Wir bekommen viele Reaktionen auf unseren Versuch, die Nerdgemeinde abseits des Mainstreams anzusprechen. Eine der häufigsten Fragen ist: Welche Comics könnt ihr neben HYDRA COMICS und Co. empfehlen? Dabei gibt es zwei Arten von Fragesteller: Die Comic-Neulinge, denen man bedenkenlos die Klassiker empfehlen kann (Anregungen gibt es in diesem Podcast) und die Nerds, die sich über Gleichgesinnte freuen und auf der Suche nach neuen Geschichten sind. Vielleicht ist hier für beide Gruppen etwas dabei.

Platz 3: Der Verbannte

Es ist unglaublich, aber wahr: Wir empfehlen ein Comic des Avant-Verlags. Der Verlag ist sonst nur für obskure Klischee-Comics bekannt, aber mit dem Niederländer Erik Kriek ist ihnen ein absoluter Glücksgriff gelungen.

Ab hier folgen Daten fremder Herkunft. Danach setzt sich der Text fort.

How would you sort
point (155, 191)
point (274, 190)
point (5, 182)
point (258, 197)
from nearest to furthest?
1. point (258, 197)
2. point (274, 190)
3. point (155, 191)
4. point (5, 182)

Der Hardcover-Comic spielt im 10. Jahrhundert auf Island und erzählt die Geschichte eines Wikingers, der nach Hause zurückkehrt. Der dreifarbige Stil von Kriek ist sofort fesselnd und passt zur einzigartigen isländischen Landschaft und zu ihren Bewohnern. Wer Interesse am Leben der Wikinger hat und es erträgt, dass die Nordischen Götter mal außen vor bleiben, der bekommt eine Geschichte über die Sehnsucht nach Heimat, Familienbande und Intrigen. Was will man mehr? Abgerundet wird der Band durch ein erklärendes Glossar zur damaligen Zeit.

Hier geht es zur Verlagsseite, die auch eine zwanzigseitige Leseprobe bietet. Hier kann man auch lesen, dass der Comic bereits im November 2019 erschien, aber irgendwie erst in diesem Jahr auf unserem Radar auftauchte.

Verbraucherwarnung: Nach diesem Comic muss man sich zwangsläufig mehr von Erik Kriek besorgen. Neben einer unglaublich guten Umsetzung von einigen Lovecraft-Geschichten gibt es von ihm die Comic-Umsetzung von fünf „Murder Ballads“ – schaurige alte Folksongs in Comicform. Klingt komisch, ist aber wunderbar gelungen – u.a. weil eine CD mit den Songs zu den Geschichten beiliegt.

Platz 2: Narben

Bereits auf den Redaktionsseiten von HYDRA COMICS #1 haben wir den noch Unwissenden ausführlich das Werk des Briten Warren Ellis empfohlen, also können wir uns hier weiteren Lobgesang sparen. Narben sticht aus seinem Gesamtwerk noch einmal heraus – deswegen darf es auch als Veröffentlichung aus dem Juni 2019 in diese ruhmreiche Auflistung.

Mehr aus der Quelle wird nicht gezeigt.